- [MATERIAL TO PROCESS]
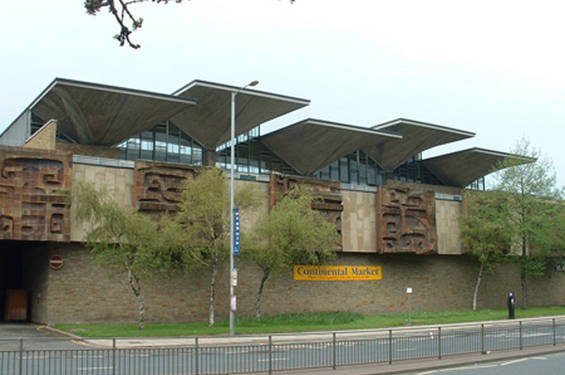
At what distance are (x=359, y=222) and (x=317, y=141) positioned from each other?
7896mm

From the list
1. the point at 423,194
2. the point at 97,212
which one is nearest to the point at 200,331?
the point at 97,212

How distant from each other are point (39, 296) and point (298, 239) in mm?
13044

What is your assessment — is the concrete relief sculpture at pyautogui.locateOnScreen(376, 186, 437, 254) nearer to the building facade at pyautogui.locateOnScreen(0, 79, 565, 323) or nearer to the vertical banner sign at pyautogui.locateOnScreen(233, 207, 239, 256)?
the building facade at pyautogui.locateOnScreen(0, 79, 565, 323)

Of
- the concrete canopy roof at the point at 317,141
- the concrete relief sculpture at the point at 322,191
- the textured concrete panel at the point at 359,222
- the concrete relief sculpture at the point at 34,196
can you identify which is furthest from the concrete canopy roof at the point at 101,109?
the textured concrete panel at the point at 359,222

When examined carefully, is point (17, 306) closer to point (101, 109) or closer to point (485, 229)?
point (101, 109)

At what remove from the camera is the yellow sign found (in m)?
41.5

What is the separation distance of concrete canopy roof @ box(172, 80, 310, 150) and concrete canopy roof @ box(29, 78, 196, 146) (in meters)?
2.19

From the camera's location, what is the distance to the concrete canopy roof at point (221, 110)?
42.8m

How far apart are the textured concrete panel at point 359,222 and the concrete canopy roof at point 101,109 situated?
1150cm

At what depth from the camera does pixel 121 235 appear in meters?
31.0

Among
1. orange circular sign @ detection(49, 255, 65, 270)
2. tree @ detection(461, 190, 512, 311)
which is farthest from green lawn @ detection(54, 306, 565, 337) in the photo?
tree @ detection(461, 190, 512, 311)

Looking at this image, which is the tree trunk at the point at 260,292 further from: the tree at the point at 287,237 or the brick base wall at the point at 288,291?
the brick base wall at the point at 288,291

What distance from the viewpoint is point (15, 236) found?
105 ft

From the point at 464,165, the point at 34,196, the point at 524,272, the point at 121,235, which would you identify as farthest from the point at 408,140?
the point at 34,196
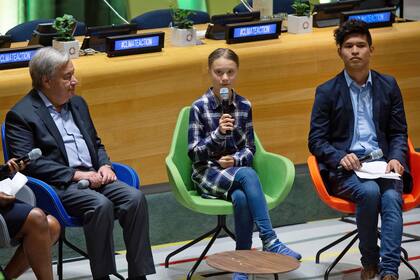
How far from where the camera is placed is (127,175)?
568cm

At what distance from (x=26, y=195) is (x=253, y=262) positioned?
4.18ft

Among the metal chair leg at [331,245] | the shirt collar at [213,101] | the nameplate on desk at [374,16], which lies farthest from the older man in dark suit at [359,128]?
the nameplate on desk at [374,16]

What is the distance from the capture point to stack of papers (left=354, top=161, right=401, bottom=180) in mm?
5648

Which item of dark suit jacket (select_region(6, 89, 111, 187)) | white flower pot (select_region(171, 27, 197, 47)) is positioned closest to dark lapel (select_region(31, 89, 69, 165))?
dark suit jacket (select_region(6, 89, 111, 187))

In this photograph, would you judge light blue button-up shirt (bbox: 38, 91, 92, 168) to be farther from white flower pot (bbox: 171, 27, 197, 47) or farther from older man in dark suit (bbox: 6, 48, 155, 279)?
white flower pot (bbox: 171, 27, 197, 47)

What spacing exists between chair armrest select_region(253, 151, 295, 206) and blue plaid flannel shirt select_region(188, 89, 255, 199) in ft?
0.45

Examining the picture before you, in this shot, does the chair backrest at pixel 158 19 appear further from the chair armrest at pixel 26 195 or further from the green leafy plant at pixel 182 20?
the chair armrest at pixel 26 195

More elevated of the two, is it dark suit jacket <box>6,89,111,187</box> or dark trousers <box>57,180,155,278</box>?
dark suit jacket <box>6,89,111,187</box>

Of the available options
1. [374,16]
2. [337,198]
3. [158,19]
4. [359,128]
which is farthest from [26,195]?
[158,19]

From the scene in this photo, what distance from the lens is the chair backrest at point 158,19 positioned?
8242 millimetres

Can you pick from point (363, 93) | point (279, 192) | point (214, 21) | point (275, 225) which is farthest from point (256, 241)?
point (214, 21)

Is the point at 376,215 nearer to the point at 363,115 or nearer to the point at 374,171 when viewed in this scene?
the point at 374,171

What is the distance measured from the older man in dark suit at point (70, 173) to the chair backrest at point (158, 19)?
2830 mm

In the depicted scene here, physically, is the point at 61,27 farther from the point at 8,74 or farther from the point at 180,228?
the point at 180,228
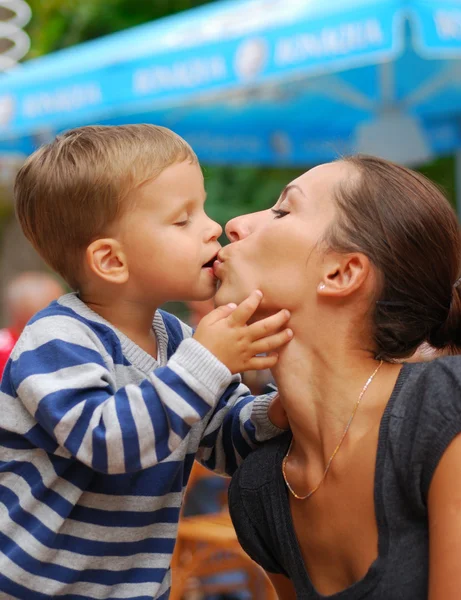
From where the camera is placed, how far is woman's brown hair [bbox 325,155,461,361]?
1.86 meters

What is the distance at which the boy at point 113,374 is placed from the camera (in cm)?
172

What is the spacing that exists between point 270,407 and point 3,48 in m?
9.02

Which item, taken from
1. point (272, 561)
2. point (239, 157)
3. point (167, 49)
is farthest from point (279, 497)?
→ point (239, 157)

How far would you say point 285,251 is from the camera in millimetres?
1915

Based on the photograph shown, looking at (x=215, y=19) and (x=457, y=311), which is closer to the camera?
(x=457, y=311)

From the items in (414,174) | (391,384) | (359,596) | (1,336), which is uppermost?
(414,174)

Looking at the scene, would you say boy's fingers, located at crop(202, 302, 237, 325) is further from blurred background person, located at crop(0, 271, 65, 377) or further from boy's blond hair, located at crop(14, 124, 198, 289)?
blurred background person, located at crop(0, 271, 65, 377)

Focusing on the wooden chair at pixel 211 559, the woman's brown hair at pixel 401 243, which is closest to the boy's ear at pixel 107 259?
the woman's brown hair at pixel 401 243

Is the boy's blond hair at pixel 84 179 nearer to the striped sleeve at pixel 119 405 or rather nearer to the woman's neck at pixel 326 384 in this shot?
the striped sleeve at pixel 119 405

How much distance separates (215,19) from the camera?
5.20 m

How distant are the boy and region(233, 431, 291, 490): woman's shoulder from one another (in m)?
0.04

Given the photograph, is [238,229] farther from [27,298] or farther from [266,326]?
[27,298]

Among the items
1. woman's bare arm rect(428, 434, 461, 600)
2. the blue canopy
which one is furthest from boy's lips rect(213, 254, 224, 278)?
the blue canopy

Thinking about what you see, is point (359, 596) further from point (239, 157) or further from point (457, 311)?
point (239, 157)
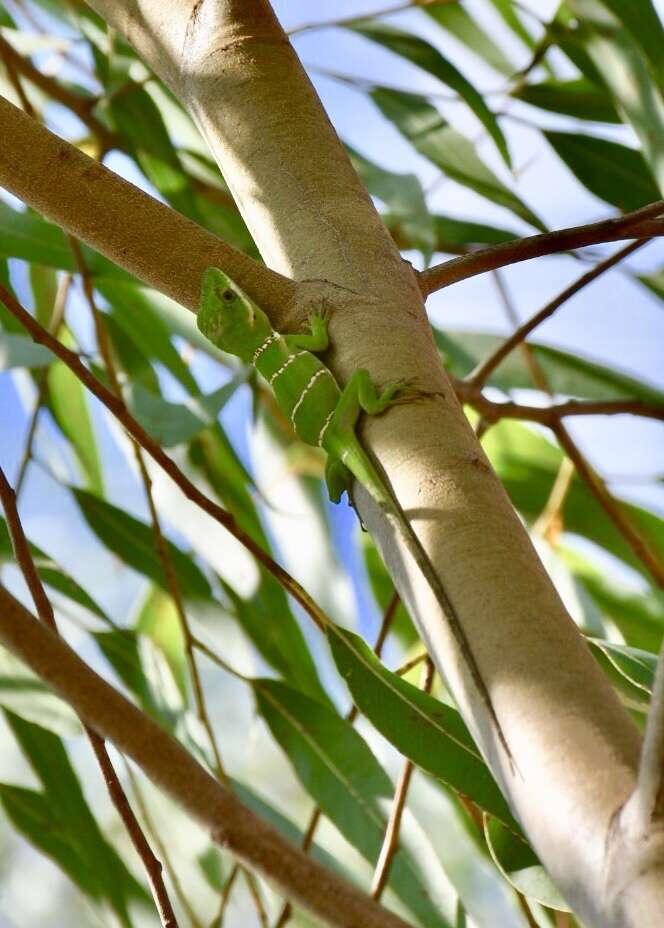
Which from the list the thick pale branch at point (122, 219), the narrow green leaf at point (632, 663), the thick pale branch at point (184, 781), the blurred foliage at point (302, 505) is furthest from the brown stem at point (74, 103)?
the thick pale branch at point (184, 781)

- [TASK TO COMPLETE]
Rewrite all the items above with every instance of "concrete canopy roof" changed to "concrete awning" and nothing else altered. Omit the pictures.

- [RESPONSE TO THE EXERCISE]
At what distance are (x=359, y=222) and (x=317, y=141) positioned from each other?
7896mm

From the list
1. the point at 423,194
2. the point at 97,212
which one is nearest to the point at 200,331?
the point at 97,212

How distant from each other are point (39, 296) and point (298, 239) in mm?
13044

What is your assessment — is the concrete relief sculpture at pyautogui.locateOnScreen(376, 186, 437, 254) nearer to the building facade at pyautogui.locateOnScreen(0, 79, 565, 323) or nearer to the vertical banner sign at pyautogui.locateOnScreen(233, 207, 239, 256)?
the building facade at pyautogui.locateOnScreen(0, 79, 565, 323)

Of
- the concrete awning at the point at 317,141
- the concrete relief sculpture at the point at 322,191
- the textured concrete panel at the point at 359,222
- the concrete relief sculpture at the point at 34,196
can you identify which is furthest from the concrete awning at the point at 101,109?
the textured concrete panel at the point at 359,222

When examined carefully, is point (17, 306) closer to point (101, 109) or closer to point (485, 229)?
point (101, 109)

At what remove from the camera is the yellow sign found (in m)?
41.5

What is the separation distance of concrete awning @ box(172, 80, 310, 150) and concrete awning @ box(29, 78, 196, 146) (in meters)?
2.19

From the camera's location, what is the distance to the concrete awning at point (221, 110)?
42.8m

How far apart are the textured concrete panel at point 359,222 and the concrete awning at point 101,109 situated?
1150cm

At what depth from the camera does pixel 121 235 appear in meters?
31.0

Among
1. orange circular sign @ detection(49, 255, 65, 270)
2. tree @ detection(461, 190, 512, 311)
which is farthest from green lawn @ detection(54, 306, 565, 337) in the photo?
tree @ detection(461, 190, 512, 311)

Looking at this image, which is the tree trunk at the point at 260,292 further from: the tree at the point at 287,237 or the brick base wall at the point at 288,291?
the brick base wall at the point at 288,291

What distance from the viewpoint is point (15, 236) found?
105 ft

From the point at 464,165, the point at 34,196, the point at 524,272, the point at 121,235, which would you identify as farthest from the point at 408,140?
the point at 34,196
How far from where the camera is placed is (127,175)?
568cm

At what distance from (x=26, y=195) is (x=253, y=262) positioned?
4.18ft

Among the metal chair leg at [331,245] | the shirt collar at [213,101] | the nameplate on desk at [374,16], which lies farthest from the older man in dark suit at [359,128]?
the nameplate on desk at [374,16]

What is the distance from the capture point to stack of papers (left=354, top=161, right=401, bottom=180) in mm?
5648

Which item of dark suit jacket (select_region(6, 89, 111, 187)) | white flower pot (select_region(171, 27, 197, 47)) is positioned closest to dark lapel (select_region(31, 89, 69, 165))?
dark suit jacket (select_region(6, 89, 111, 187))

In this photograph, would you judge light blue button-up shirt (bbox: 38, 91, 92, 168) to be farther from white flower pot (bbox: 171, 27, 197, 47) or farther from older man in dark suit (bbox: 6, 48, 155, 279)?
white flower pot (bbox: 171, 27, 197, 47)

What spacing exists between chair armrest select_region(253, 151, 295, 206) and blue plaid flannel shirt select_region(188, 89, 255, 199) in ft?
0.45

Examining the picture before you, in this shot, does the chair backrest at pixel 158 19 appear further from the chair armrest at pixel 26 195 or further from the green leafy plant at pixel 182 20?
the chair armrest at pixel 26 195

More elevated of the two, is it dark suit jacket <box>6,89,111,187</box> or dark trousers <box>57,180,155,278</box>?
dark suit jacket <box>6,89,111,187</box>

Of the available options
1. [374,16]
2. [337,198]
3. [158,19]
4. [359,128]
which is farthest from [26,195]?
[158,19]

From the scene in this photo, what distance from the lens is the chair backrest at point 158,19 positioned?
8242 millimetres

Can you pick from point (363, 93) | point (279, 192) | point (214, 21) | point (275, 225) which is farthest from point (256, 241)?
point (214, 21)

Is the point at 376,215 nearer to the point at 363,115 or nearer to the point at 374,171 when viewed in this scene?
the point at 374,171

What is the distance measured from the older man in dark suit at point (70, 173) to the chair backrest at point (158, 19)?
2830 mm

In the depicted scene here, physically, is the point at 61,27 farther from the point at 8,74 or farther from the point at 180,228?
the point at 180,228
From where the camera is placed, how far is woman's brown hair [bbox 325,155,461,361]?
1.86 meters

What is the distance at which the boy at point 113,374 is placed from the camera (in cm)?
172

What is the spacing that exists between point 270,407 and point 3,48 in m?
9.02

Which item, taken from
1. point (272, 561)
2. point (239, 157)
3. point (167, 49)
is farthest from point (279, 497)?
→ point (239, 157)

How far would you say point 285,251 is from the camera in millimetres?
1915

Based on the photograph shown, looking at (x=215, y=19) and (x=457, y=311), which is closer to the camera?
(x=457, y=311)

From the items in (414,174) | (391,384) | (359,596) | (1,336), which is uppermost?
(414,174)

Looking at the scene, would you say boy's fingers, located at crop(202, 302, 237, 325) is further from blurred background person, located at crop(0, 271, 65, 377) or further from boy's blond hair, located at crop(14, 124, 198, 289)?
blurred background person, located at crop(0, 271, 65, 377)

Focusing on the wooden chair at pixel 211 559, the woman's brown hair at pixel 401 243, which is closest to the boy's ear at pixel 107 259?
the woman's brown hair at pixel 401 243

Is the boy's blond hair at pixel 84 179 nearer to the striped sleeve at pixel 119 405 or rather nearer to the woman's neck at pixel 326 384 in this shot?
the striped sleeve at pixel 119 405

How much distance separates (215,19) from the camera?
5.20 m

How distant are the boy and region(233, 431, 291, 490): woman's shoulder from one another (in m)?
0.04

Given the photograph, is [238,229] farther from [27,298] or farther from [266,326]?
[27,298]

Among the items
1. woman's bare arm rect(428, 434, 461, 600)
2. the blue canopy
which one is furthest from boy's lips rect(213, 254, 224, 278)?
the blue canopy

Thinking about what you see, is point (359, 596) further from point (239, 157) or further from point (457, 311)?
point (239, 157)
Which from the list the thick pale branch at point (122, 219), the narrow green leaf at point (632, 663), the thick pale branch at point (184, 781), the blurred foliage at point (302, 505) is furthest from the brown stem at point (74, 103)?
the thick pale branch at point (184, 781)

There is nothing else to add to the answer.